-- TEXTE FOURNI --
········

D’une façon générale, surtout quand il s’agit de critiques d’Israël, un film interdit (si on parle de censure) aura encore plus d’écho à l’étranger. Cette nouvelle mesure en matière de liberté d’expression et de création culturelle donnera, si besoin était, du grain à moudre à tous les adversaires d’Israël, après les lois en cours d’examen à la Knesset. Elle entrainera un préjugé défavorable contre la future production qui sera accusée d’avoir céder au diktat d’une commission de censure. Certains pourront même ajouter le mot de propagande. Enfin, verra-t-on des films autorisés pour l’étranger et interdits de diffusion en Israël. Ce qui serait un comble et une atteinte faite aux citoyens israéliens qui, à travers le budget de l’État, auraient participé à leur financement mais n’auraient pas la possibilité de les voir. Après le succès mondial de la série Fauda, dont la dernière partie est essentiellement en arabe, assistera-t-on à un Fauda culturel israélien ?  Ce serait un très mauvais coup pour la vie culturelle et plus spécialement pour le cinéma israélien qui a su conquérir ses lettres de noblesse internationales en quelques années.

········

-- CONSIGNE --
Répondez à ces questions sur le texte fourni au sujet de la censure du cinéma israélien :
(a) Quel mot certains pourront-ils ajouter à propos de la future production ?
(b) Dans quelle langue est essentiellement la dernière partie de la série Fauda ?
(c) Par quel moyen les citoyens israéliens auraient-ils participé au financement des films ?

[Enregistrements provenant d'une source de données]
········

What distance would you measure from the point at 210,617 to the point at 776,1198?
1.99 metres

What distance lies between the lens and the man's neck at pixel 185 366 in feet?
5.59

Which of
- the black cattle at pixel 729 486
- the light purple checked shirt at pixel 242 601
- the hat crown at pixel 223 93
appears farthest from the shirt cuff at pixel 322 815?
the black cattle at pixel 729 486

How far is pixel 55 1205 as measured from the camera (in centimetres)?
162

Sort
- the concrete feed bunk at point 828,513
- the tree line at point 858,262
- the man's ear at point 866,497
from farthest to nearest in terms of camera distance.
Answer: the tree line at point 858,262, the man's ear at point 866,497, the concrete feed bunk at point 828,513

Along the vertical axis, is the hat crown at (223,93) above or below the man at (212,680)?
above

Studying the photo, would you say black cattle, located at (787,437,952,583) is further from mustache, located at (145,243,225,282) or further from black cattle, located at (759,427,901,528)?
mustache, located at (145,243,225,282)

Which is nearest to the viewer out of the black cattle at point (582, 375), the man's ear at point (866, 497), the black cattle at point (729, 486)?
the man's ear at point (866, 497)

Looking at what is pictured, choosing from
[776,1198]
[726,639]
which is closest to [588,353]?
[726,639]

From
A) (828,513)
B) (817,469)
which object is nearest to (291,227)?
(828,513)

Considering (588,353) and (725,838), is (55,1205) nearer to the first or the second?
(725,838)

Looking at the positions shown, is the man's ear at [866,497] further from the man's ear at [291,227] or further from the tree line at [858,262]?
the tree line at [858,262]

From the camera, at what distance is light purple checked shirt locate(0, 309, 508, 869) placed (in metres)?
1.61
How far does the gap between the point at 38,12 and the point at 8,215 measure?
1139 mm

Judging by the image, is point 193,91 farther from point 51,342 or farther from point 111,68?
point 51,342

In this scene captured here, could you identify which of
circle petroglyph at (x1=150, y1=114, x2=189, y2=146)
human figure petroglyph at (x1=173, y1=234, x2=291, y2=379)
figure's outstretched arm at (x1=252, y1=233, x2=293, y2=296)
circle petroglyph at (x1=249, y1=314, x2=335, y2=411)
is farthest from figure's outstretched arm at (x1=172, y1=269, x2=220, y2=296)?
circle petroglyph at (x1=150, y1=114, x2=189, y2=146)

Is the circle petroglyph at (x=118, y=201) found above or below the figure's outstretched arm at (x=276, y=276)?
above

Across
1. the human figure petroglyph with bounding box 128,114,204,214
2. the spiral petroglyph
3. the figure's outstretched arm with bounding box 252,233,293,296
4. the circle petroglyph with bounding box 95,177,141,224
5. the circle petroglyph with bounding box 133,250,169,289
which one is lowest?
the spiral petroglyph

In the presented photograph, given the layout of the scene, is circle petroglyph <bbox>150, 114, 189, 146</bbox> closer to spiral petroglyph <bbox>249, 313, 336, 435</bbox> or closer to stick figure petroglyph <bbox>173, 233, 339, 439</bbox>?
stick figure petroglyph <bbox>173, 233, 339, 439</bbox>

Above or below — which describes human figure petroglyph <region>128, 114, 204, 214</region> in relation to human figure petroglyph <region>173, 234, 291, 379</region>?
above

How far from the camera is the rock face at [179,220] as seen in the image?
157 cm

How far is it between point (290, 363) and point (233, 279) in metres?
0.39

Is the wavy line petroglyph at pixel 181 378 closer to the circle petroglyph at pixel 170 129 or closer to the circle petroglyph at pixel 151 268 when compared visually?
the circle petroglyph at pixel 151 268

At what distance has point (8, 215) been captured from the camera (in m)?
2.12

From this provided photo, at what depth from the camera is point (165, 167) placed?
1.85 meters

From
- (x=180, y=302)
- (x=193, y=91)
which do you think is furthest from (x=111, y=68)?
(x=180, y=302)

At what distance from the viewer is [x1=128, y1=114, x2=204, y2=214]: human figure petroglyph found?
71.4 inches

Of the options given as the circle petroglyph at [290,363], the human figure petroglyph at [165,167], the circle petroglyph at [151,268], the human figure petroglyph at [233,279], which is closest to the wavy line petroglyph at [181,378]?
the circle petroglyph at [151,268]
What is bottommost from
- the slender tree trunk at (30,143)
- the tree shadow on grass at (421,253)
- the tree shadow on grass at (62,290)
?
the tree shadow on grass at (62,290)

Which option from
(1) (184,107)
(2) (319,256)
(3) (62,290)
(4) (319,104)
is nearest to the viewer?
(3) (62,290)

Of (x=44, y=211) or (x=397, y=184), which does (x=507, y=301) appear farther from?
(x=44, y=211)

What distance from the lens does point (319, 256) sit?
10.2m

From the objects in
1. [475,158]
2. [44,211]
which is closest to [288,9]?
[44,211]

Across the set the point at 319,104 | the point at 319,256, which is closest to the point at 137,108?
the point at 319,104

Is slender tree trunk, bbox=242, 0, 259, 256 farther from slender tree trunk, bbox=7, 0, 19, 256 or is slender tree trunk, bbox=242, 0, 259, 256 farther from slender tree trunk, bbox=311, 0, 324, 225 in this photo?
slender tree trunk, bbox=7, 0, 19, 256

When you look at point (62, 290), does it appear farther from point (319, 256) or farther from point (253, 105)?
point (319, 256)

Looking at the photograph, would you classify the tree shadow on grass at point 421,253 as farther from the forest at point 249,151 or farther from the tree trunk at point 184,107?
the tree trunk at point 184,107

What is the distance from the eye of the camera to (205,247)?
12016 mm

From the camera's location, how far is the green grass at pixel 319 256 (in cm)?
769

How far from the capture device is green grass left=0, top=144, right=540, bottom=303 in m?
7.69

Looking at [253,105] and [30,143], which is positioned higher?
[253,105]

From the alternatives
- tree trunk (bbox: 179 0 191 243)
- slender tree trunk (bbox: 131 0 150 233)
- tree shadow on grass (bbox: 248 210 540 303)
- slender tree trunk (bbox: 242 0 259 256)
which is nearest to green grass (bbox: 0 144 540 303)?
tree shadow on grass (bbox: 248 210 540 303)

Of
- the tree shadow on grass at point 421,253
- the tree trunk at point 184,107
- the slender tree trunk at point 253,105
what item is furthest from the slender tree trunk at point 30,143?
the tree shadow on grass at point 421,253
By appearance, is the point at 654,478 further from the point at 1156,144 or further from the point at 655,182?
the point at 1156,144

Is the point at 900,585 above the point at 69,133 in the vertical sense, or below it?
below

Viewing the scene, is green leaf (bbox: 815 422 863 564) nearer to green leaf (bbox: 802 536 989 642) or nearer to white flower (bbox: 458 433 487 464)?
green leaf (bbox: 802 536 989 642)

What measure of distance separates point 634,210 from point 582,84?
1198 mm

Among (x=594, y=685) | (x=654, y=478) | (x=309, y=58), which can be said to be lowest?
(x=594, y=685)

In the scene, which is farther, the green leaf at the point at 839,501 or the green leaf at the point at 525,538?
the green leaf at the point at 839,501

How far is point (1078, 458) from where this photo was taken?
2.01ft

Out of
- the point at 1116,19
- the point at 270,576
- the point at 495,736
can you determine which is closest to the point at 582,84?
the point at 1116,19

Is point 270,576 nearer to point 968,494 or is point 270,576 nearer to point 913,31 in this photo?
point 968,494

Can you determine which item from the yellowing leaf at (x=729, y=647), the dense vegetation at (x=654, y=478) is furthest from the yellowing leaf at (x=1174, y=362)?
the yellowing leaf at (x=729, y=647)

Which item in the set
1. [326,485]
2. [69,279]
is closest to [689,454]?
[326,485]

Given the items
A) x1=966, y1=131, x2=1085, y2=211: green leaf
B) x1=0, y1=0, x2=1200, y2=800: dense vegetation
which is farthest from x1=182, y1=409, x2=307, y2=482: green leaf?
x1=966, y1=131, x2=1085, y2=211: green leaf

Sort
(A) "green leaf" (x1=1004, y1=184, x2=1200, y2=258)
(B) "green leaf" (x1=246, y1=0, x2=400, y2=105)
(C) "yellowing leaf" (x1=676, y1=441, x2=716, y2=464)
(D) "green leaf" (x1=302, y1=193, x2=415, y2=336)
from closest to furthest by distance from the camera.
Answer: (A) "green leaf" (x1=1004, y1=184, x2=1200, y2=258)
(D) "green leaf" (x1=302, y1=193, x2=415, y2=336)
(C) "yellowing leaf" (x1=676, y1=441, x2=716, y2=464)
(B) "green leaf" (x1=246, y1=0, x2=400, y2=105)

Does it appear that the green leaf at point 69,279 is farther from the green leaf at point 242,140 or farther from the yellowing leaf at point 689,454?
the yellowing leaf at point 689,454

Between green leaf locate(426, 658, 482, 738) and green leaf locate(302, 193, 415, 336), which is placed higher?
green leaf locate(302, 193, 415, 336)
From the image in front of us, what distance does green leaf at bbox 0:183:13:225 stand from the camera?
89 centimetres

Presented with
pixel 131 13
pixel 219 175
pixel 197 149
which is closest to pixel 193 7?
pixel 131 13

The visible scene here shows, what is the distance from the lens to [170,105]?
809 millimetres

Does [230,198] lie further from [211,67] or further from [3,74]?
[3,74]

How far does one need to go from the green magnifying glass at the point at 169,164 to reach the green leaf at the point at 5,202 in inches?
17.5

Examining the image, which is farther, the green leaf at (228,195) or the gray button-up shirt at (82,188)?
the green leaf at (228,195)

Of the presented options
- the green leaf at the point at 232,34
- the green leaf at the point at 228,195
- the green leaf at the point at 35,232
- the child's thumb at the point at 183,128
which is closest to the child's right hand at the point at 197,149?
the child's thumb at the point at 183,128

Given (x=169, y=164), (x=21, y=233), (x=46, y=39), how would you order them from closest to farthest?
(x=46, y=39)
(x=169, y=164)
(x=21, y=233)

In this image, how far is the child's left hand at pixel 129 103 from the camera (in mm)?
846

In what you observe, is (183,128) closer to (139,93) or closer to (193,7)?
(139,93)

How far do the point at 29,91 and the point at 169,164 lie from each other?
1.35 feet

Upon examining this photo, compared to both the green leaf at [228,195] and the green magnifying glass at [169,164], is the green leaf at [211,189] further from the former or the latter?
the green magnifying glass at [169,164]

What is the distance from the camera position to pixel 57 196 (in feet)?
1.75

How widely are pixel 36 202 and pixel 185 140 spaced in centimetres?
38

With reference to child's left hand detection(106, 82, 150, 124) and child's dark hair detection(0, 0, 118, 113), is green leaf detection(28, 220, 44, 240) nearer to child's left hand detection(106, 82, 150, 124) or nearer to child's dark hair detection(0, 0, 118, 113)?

········

-- BONNE RÉPONSE --
(a) Le mot « propagande ».
(b) En arabe.
(c) À travers le budget de l'État.